Big Data, Sparse Data
It is clear that “big data” has arrived at INFORMS. And I don’t just mean the very entertaining late afternoon panel discussion on Big Data hosted by Thornton May. Big data was lurking in every presentation I went to yesterday. From Scott Nicholson, Data Scientist at LinkedIn, using their massive social network to understand the relationship between different professional skill sets or Hal Varian of Google using data on search queries to “nowcast” unemployment to Rex Davis of dunnhumby using their petabyte of loyalty card data to understand which products are substitutes, it is clear that modern analytics projects are built on a foundation of rich and massive data. As someone who was trained someone trained in statistics and decision theory, I’ve spent half a career focused on the uncertainty we have when we don’t have enough data. And when I see these amazingly rich data sets, it makes me wonder if my well-honed skills in extracting information from small data sets are still needed. Should I forget confidence intervals and learn how to map reduce?
But beyond the big data hype, I noticed another common thread across the presentations I saw yesterday. As you dig into the mountains and mountains of big data, you often run into unexpected sparcity. As Hal drilled down into the search data, he mentioned that there are search queries that don’t appear very often even in the hundreds of millions of searches that are typed into Google every day. And, despite the power of a petabyte of market basket, Rex acknowledges that they still don’t know quite what to do with new products that have little market history. So, uncertainty still exists if you know where to look for it.

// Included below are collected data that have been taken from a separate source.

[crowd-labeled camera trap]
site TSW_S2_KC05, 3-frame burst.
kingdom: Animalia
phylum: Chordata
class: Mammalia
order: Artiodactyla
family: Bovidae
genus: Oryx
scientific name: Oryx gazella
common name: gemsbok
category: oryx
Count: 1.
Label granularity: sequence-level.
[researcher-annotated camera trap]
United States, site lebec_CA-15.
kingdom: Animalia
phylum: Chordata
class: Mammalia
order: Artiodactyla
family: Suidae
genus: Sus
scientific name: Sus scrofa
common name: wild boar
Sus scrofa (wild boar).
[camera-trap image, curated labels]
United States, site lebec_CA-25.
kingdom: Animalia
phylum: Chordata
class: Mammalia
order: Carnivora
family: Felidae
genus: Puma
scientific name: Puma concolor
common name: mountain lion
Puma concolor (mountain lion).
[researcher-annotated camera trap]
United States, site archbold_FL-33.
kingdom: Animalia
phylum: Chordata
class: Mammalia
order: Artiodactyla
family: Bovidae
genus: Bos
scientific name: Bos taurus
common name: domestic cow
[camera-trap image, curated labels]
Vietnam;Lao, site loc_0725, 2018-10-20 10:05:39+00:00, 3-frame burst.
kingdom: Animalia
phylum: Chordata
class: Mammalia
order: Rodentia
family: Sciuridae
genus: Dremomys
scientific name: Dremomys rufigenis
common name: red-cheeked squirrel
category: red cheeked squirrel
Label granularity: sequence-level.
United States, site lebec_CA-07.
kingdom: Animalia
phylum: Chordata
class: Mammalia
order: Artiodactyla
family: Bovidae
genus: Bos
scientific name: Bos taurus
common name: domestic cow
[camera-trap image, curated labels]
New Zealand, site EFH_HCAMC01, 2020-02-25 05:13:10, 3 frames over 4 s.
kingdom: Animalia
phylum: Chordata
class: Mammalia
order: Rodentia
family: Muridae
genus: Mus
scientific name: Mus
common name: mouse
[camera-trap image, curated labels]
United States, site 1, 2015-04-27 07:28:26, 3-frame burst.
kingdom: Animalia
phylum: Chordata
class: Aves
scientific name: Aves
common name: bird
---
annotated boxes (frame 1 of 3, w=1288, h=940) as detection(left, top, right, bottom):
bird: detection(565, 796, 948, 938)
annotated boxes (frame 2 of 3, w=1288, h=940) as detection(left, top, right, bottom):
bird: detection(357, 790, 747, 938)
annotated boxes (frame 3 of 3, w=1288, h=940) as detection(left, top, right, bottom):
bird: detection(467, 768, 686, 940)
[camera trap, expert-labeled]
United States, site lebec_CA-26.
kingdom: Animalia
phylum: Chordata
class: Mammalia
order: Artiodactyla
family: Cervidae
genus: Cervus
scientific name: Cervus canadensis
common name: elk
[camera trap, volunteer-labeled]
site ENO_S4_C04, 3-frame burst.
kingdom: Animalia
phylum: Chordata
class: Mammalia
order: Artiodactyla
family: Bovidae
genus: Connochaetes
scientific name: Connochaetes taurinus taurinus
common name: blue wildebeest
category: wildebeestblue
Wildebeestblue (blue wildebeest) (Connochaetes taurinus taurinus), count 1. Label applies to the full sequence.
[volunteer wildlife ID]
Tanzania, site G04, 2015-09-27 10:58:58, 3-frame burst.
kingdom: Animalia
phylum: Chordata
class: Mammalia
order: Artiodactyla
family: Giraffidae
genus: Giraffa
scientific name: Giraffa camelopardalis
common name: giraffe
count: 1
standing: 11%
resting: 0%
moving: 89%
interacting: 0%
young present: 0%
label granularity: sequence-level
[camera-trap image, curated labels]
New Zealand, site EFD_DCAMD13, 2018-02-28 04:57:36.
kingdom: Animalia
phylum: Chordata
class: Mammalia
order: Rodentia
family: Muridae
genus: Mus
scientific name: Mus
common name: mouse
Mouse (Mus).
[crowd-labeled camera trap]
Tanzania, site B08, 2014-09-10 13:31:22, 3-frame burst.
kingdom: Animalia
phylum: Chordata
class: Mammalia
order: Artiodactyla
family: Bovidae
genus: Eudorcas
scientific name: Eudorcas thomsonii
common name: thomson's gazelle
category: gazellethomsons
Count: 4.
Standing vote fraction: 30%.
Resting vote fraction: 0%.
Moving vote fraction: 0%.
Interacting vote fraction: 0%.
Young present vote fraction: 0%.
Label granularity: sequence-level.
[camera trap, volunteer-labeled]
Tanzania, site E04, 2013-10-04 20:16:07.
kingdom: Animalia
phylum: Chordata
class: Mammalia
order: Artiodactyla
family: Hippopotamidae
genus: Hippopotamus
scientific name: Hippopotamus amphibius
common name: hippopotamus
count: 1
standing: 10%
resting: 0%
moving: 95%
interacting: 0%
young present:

In fact, characterizing uncertainty may be more important than ever as we face situations where we know some things with near certainty (like 12 oz Coke is almost always the most frequently purchases SKU in a grocery store) and then run into other situations where we know very little (like how well scrapple, my favorite Philadelphia delicacy, would sell in a Southern California grocery). Big data provides us with the challenge of measuring this uncertainty, incorporating it into prescriptive models and, most importantly, helping managers understand that even with petabytes of data there are still some things we just don’t know.